Stefanie vergibt 6 von 5 Bs Dieses Buch ist eine Offenbarung, hier kann man sich mitreißen lassen, in wunderschönen Bildern schwelgen und die Welt um sich herum vergessen. Virtuos und voller Eleganz erzählt Anita Shreve eine Geschichte von Schuld und Sühne, von dem, was hätte sein können, von verpassten Gelegenheiten und vergeudeten Jahren. Selten kann ein Roman derartig fesseln und so nachhaltig beeindrucken. Diese Autorin versteht wahrlich etwas von ihrem Handwerk, fast hat man den Eindruck, die Worte würden nur so aus ihrer Feder in die Köpfe der Leser fließen. (Gesetzt den Fall natürlich, sie würde tatsächlich noch mit einer Feder schreiben...) Sie lässt Bilder in den Köpfen ihrer Leser entstehen, haucht ihren Charakteren so überzeugend Leben ein, dass man sie fast schon vor sich sieht. Jede ihrer Figuren lebt und atmet und das so anschaulich, dass man den Eindruck bekommt, man könne ihnen jeden Moment auf der Straße begegnen.

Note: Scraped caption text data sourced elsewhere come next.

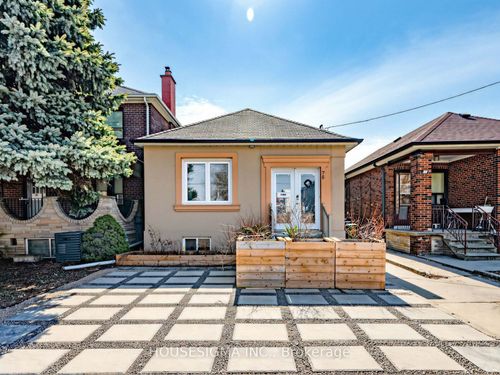 75 Henrietta St, York, ON, M6N1S5 | Card Image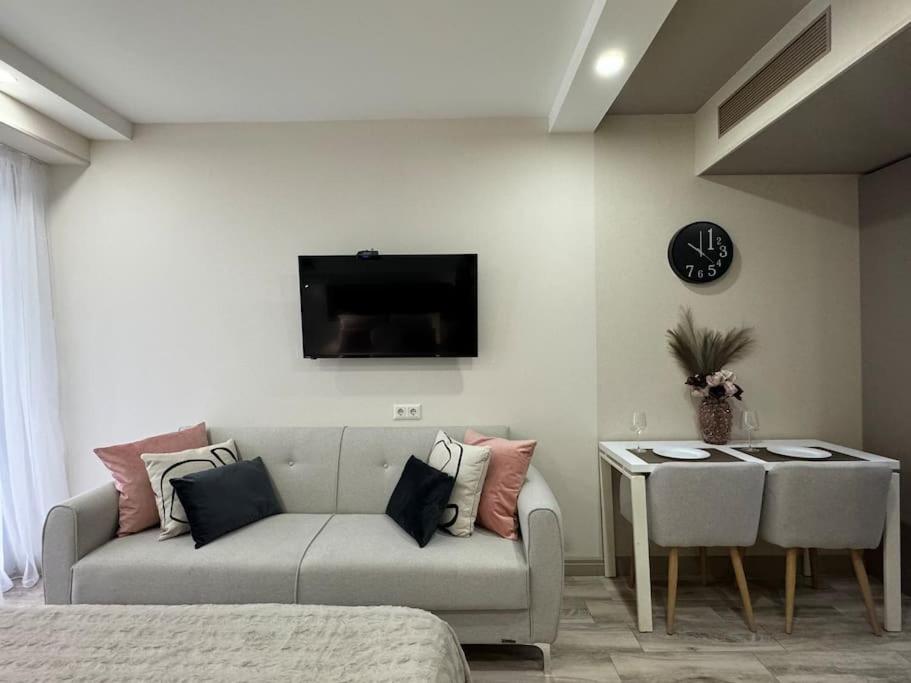 Elegant Seaview Alliance Palace Apartment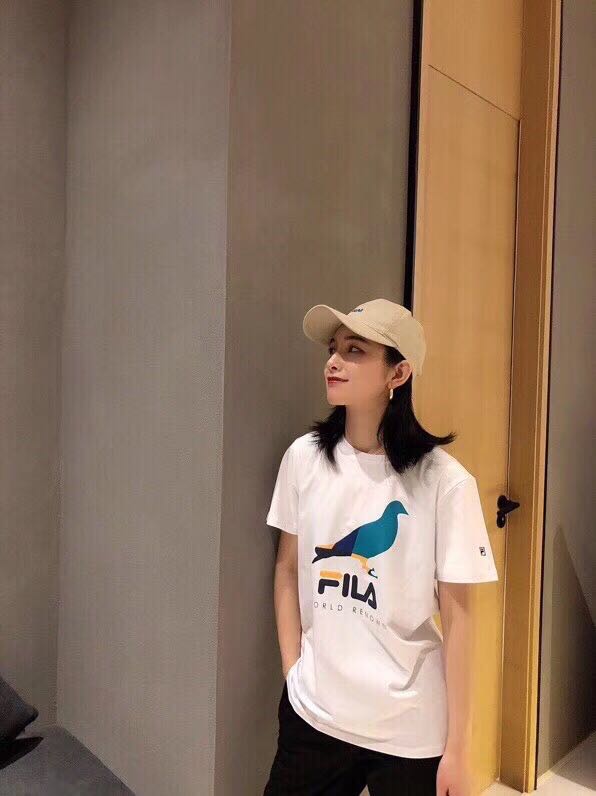 江枫服饰提供FILA斐乐夏季新款男女情侣潮流t恤短袖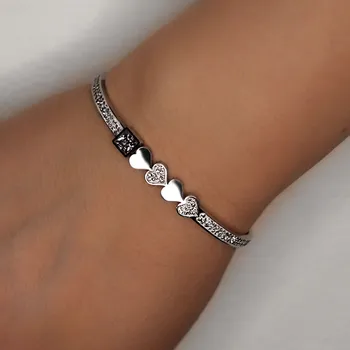 Náramek Ocelový náramek zabalený v dárkové krabičce č. 885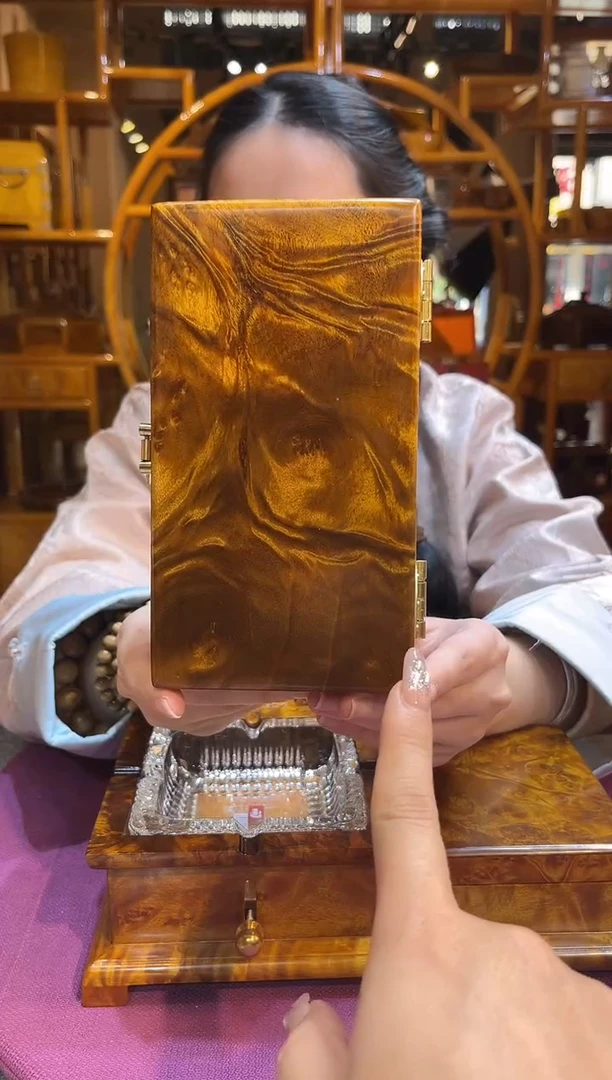 香樟木黄金樟满留疤首饰文玩盒18*10*6（微瑕）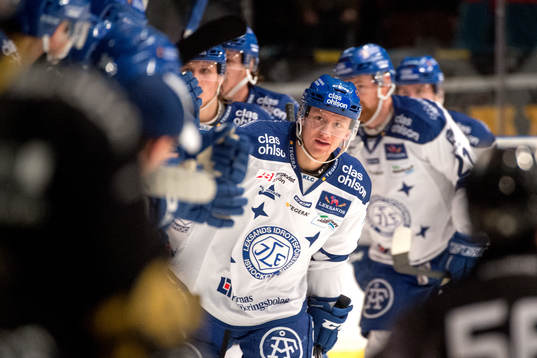 Leksands Daniel Bertov jublar med lagkamrater
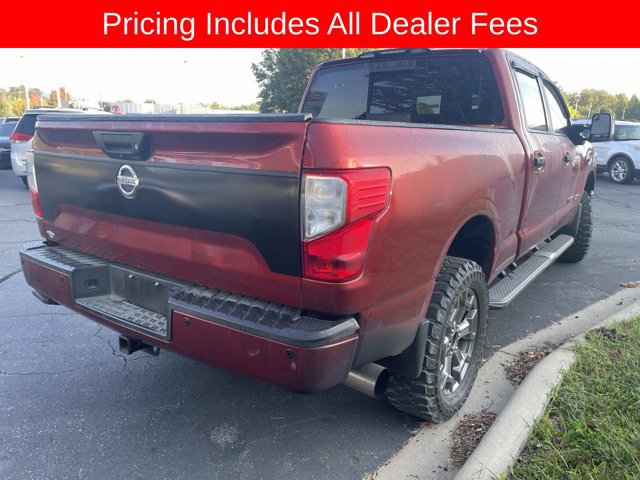Used 2018 Nissan Titan SV w/ SV Convenience Package AWD/4WD image 9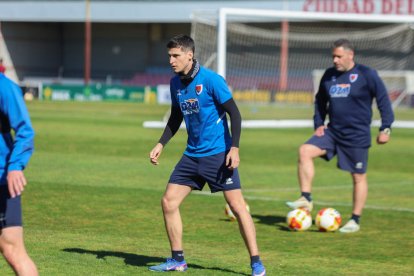 El equipo prepara el choque ante la Sarriana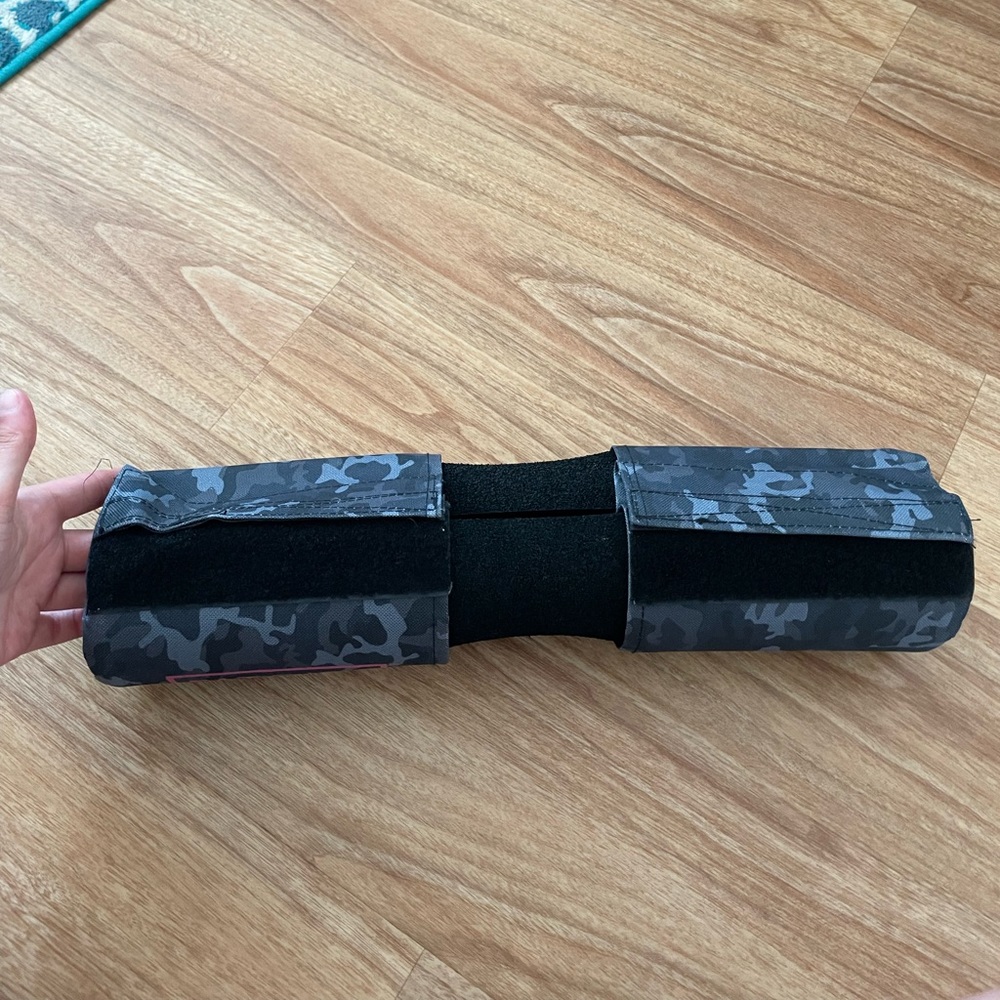 Barbell Pad - Picture 2 of 2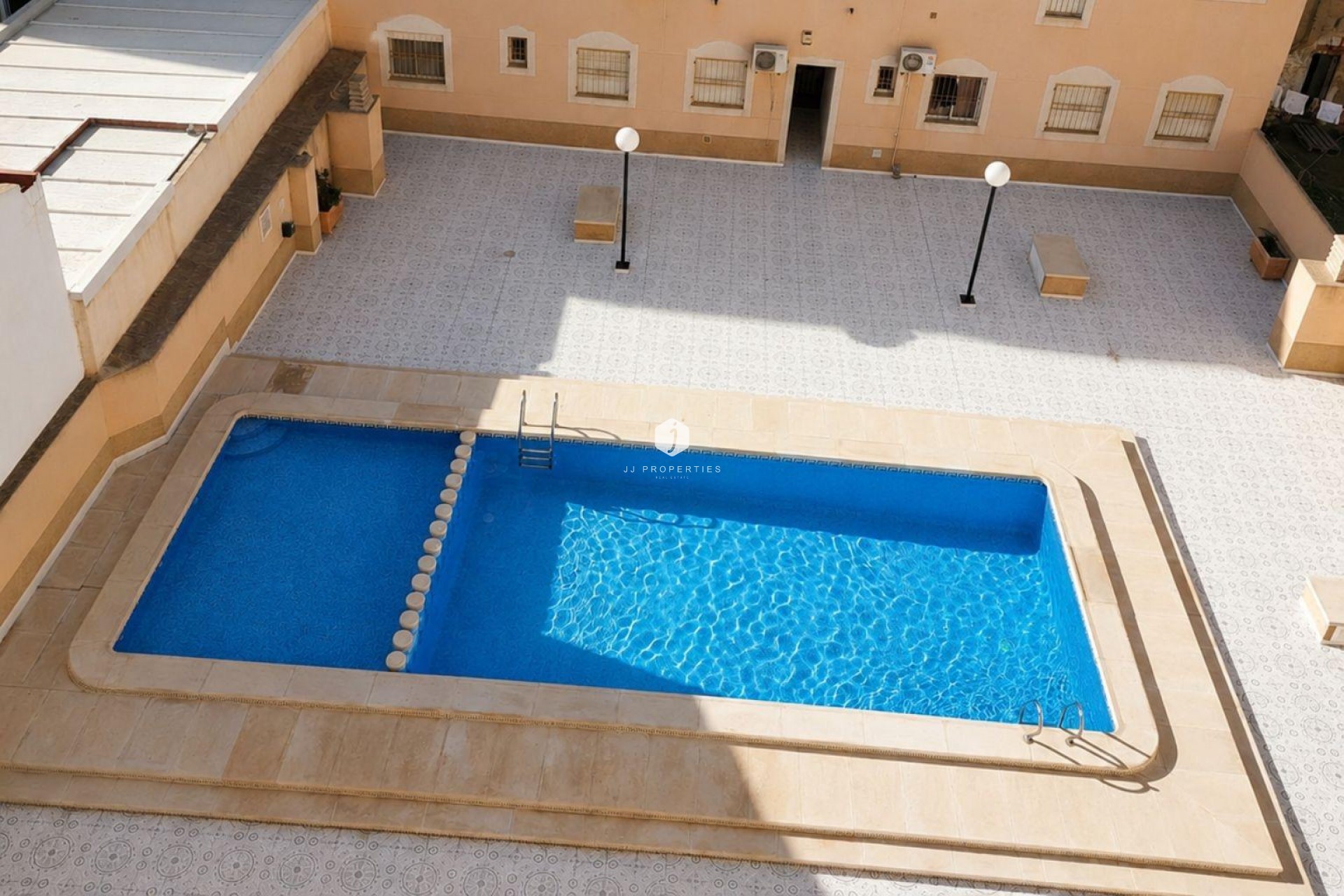 D'occasion - Attique -
Torrevieja - Centro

Dabei ist das, was geschieht, wenig spektakulär. Dies ist eine Geschichte, die das Leben geschrieben haben könnte. Es geht um versteckte Sehnsüchte, um unerfüllte Träume, um ein altes düsteres Geheimnis und um die nie endende Hoffnung auf einen Neuanfang. Dabei wird Shreve nie kitschig, gleitet nie in Klischees ab. Sie erzählt eine Geschichte, fungiert dabei quasi als stille Beobachterin und lässt am Ende dem Leser die Freiheit, seine eigenen Schlüsse zu ziehen. Am Ende bleibt nur eines zu sagen: Anita Shreve ist eine herausragende und mitreißende Erzählerin!